■ Do this: Restate the whole of the material. Keep every word, and drop the pictures.

■ Entries shown:

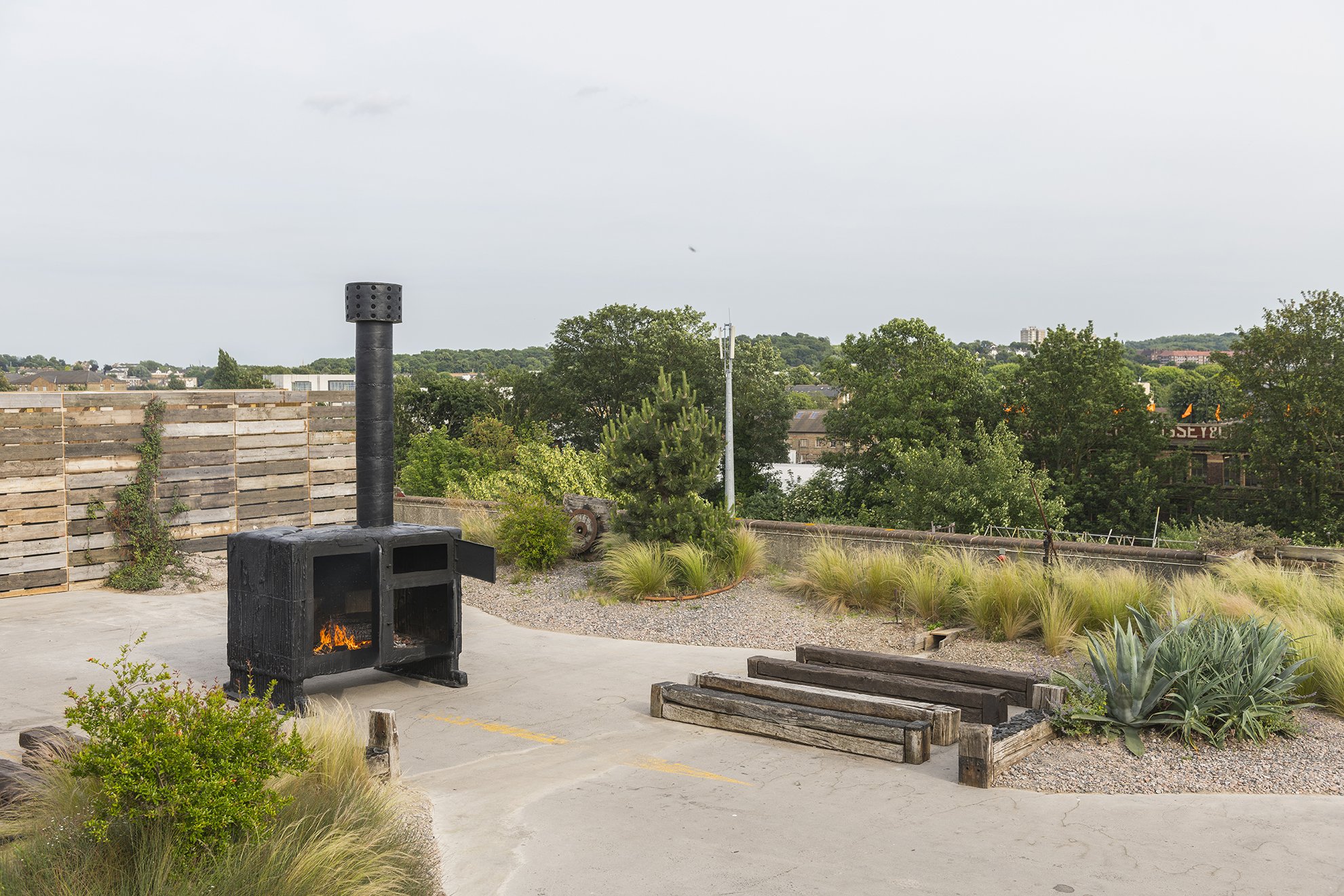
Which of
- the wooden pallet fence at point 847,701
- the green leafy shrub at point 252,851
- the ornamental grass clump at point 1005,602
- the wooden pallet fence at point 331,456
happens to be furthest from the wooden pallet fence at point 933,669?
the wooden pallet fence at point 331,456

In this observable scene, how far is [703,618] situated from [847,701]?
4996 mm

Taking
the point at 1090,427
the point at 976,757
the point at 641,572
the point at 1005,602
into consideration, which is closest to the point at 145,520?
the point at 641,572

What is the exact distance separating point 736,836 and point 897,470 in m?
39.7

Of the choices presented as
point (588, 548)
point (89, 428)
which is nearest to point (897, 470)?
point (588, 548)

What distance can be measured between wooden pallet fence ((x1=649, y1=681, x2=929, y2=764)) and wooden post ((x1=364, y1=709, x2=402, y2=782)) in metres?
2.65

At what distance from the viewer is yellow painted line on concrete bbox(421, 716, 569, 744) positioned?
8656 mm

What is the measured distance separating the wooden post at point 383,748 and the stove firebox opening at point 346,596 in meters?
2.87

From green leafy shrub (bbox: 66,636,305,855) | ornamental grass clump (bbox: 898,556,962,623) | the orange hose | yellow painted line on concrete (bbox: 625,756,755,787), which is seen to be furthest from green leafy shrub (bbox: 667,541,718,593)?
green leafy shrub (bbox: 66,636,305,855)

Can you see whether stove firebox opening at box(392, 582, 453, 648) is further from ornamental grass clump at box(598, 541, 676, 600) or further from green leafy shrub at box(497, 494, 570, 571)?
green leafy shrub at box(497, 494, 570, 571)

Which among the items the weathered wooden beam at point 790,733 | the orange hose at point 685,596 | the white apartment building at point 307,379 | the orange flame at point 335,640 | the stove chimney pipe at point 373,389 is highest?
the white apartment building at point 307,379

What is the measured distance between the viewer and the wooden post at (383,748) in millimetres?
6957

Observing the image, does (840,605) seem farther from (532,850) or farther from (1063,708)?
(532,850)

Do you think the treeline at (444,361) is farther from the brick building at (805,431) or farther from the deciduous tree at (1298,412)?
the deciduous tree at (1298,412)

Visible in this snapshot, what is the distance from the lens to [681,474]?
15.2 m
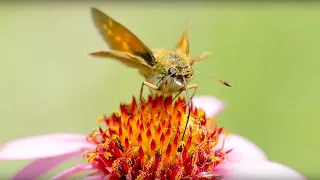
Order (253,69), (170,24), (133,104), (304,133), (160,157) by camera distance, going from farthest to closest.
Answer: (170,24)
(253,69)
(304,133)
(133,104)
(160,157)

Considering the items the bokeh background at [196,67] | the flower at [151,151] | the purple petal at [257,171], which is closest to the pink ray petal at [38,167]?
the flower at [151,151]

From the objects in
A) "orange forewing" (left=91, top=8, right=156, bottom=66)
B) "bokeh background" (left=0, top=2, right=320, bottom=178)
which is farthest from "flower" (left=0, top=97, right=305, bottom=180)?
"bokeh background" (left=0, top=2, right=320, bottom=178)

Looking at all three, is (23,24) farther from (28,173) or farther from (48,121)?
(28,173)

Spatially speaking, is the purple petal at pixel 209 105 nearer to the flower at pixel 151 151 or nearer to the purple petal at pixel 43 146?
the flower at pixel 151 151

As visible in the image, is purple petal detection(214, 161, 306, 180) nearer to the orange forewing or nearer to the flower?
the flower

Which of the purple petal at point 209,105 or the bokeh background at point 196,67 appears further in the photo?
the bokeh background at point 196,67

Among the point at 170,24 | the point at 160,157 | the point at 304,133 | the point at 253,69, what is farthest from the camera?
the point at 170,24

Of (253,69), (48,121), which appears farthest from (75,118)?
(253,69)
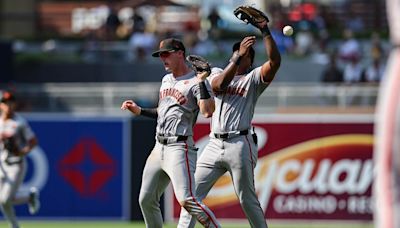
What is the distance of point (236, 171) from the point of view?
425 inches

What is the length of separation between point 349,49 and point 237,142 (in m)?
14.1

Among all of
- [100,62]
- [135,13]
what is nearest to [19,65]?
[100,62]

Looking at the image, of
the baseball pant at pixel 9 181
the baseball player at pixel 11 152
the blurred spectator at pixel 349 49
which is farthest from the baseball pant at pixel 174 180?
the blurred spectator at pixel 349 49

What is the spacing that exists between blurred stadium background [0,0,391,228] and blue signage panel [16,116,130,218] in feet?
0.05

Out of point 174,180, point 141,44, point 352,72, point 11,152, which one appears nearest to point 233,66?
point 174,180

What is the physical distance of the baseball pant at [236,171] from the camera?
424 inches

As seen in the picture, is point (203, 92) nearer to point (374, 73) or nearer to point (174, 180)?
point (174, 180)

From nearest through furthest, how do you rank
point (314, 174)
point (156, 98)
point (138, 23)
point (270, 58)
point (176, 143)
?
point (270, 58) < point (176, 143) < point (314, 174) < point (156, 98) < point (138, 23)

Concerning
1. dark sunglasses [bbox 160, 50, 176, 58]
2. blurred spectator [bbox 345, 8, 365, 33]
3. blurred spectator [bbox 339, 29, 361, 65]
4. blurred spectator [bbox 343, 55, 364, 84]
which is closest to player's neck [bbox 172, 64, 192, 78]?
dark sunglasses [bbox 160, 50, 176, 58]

■ The output:
Which of
- the wooden pallet fence at point 847,701
- the green leafy shrub at point 252,851
- the ornamental grass clump at point 1005,602
- the wooden pallet fence at point 331,456
happens to be furthest from the wooden pallet fence at point 933,669?
the wooden pallet fence at point 331,456

In this observable scene, how far is [703,618] situated from [847,701]?
4996 mm

Taking
the point at 1090,427
the point at 976,757
the point at 641,572
the point at 1005,602
into consideration, which is closest to the point at 145,520?
the point at 641,572

What is the exact distance separating point 736,836 and point 897,470 in m?
39.7

Of the choices presented as
point (588, 548)
point (89, 428)
which is nearest to point (897, 470)?
point (588, 548)

What distance can be measured between wooden pallet fence ((x1=649, y1=681, x2=929, y2=764)) and wooden post ((x1=364, y1=709, x2=402, y2=782)) in metres?
2.65

At what distance from the viewer is yellow painted line on concrete bbox(421, 716, 569, 744) positioned?
8656 mm

What is the measured distance separating the wooden post at point 383,748 and the stove firebox opening at point 346,596 in meters?
2.87

From green leafy shrub (bbox: 66,636,305,855) | ornamental grass clump (bbox: 898,556,962,623) | the orange hose | yellow painted line on concrete (bbox: 625,756,755,787), which is seen to be furthest from green leafy shrub (bbox: 667,541,718,593)?
green leafy shrub (bbox: 66,636,305,855)

Can you see whether stove firebox opening at box(392, 582, 453, 648) is further from ornamental grass clump at box(598, 541, 676, 600) or further from green leafy shrub at box(497, 494, 570, 571)?
green leafy shrub at box(497, 494, 570, 571)

Which among the items the weathered wooden beam at point 790,733 | the orange hose at point 685,596 | the white apartment building at point 307,379 | the orange flame at point 335,640 | the stove chimney pipe at point 373,389 is highest?
the white apartment building at point 307,379

What is the measured distance between the viewer and the wooden post at (383,748) in millimetres?
6957

Observing the image, does (840,605) seem farther from (532,850) or farther from (1063,708)?
(532,850)

Do you think the treeline at (444,361) is farther from the brick building at (805,431) or farther from the deciduous tree at (1298,412)?
the deciduous tree at (1298,412)

Visible in this snapshot, what is the distance from the lens to [681,474]?
15.2 m
Order (253,69), (170,24), (133,104), (304,133), (160,157) by camera distance, going from farthest to closest.
Answer: (170,24)
(253,69)
(304,133)
(133,104)
(160,157)

Considering the items the bokeh background at [196,67] | the flower at [151,151] | the purple petal at [257,171], which is closest to the pink ray petal at [38,167]?
the flower at [151,151]

From the objects in
A) "orange forewing" (left=91, top=8, right=156, bottom=66)
B) "bokeh background" (left=0, top=2, right=320, bottom=178)
which is farthest from "flower" (left=0, top=97, right=305, bottom=180)?
"bokeh background" (left=0, top=2, right=320, bottom=178)

Looking at all three, is (23,24) farther from (28,173) or farther from (48,121)?
(28,173)

Spatially speaking, is the purple petal at pixel 209 105 nearer to the flower at pixel 151 151 or nearer to the purple petal at pixel 43 146?
the flower at pixel 151 151

As visible in the image, is purple petal detection(214, 161, 306, 180) nearer to the orange forewing or nearer to the flower?
the flower

Which of the purple petal at point 209,105 or the bokeh background at point 196,67 appears further in the photo?
the bokeh background at point 196,67

Among the point at 170,24 | the point at 160,157 | the point at 304,133 | the point at 253,69, what is farthest from the camera?
the point at 170,24

Of (253,69), (48,121), which appears farthest from (75,118)?
(253,69)
What is the distance of point (236, 171) from the point of view?
425 inches

What is the length of separation between point 349,49 and point 237,142 (in m)?
14.1

Among all of
- [100,62]
- [135,13]
what is nearest to [19,65]?
[100,62]

Looking at the image, of
the baseball pant at pixel 9 181
the baseball player at pixel 11 152
the blurred spectator at pixel 349 49
which is farthest from the baseball pant at pixel 174 180?
the blurred spectator at pixel 349 49

What is the spacing that exists between blurred stadium background [0,0,391,228] and blue signage panel [16,116,130,218] in feet?
0.05

Out of point 174,180, point 141,44, point 352,72, point 11,152, which one appears nearest to point 233,66?
point 174,180

What is the physical distance of the baseball pant at [236,171] from the camera?
424 inches

As seen in the picture, is point (203, 92) nearer to point (374, 73) or nearer to point (174, 180)?
point (174, 180)

From nearest through furthest, how do you rank
point (314, 174)
point (156, 98)
point (138, 23)
point (270, 58)
point (176, 143)
?
point (270, 58) < point (176, 143) < point (314, 174) < point (156, 98) < point (138, 23)

Concerning
1. dark sunglasses [bbox 160, 50, 176, 58]
2. blurred spectator [bbox 345, 8, 365, 33]
3. blurred spectator [bbox 339, 29, 361, 65]
4. blurred spectator [bbox 343, 55, 364, 84]
which is closest to player's neck [bbox 172, 64, 192, 78]?
dark sunglasses [bbox 160, 50, 176, 58]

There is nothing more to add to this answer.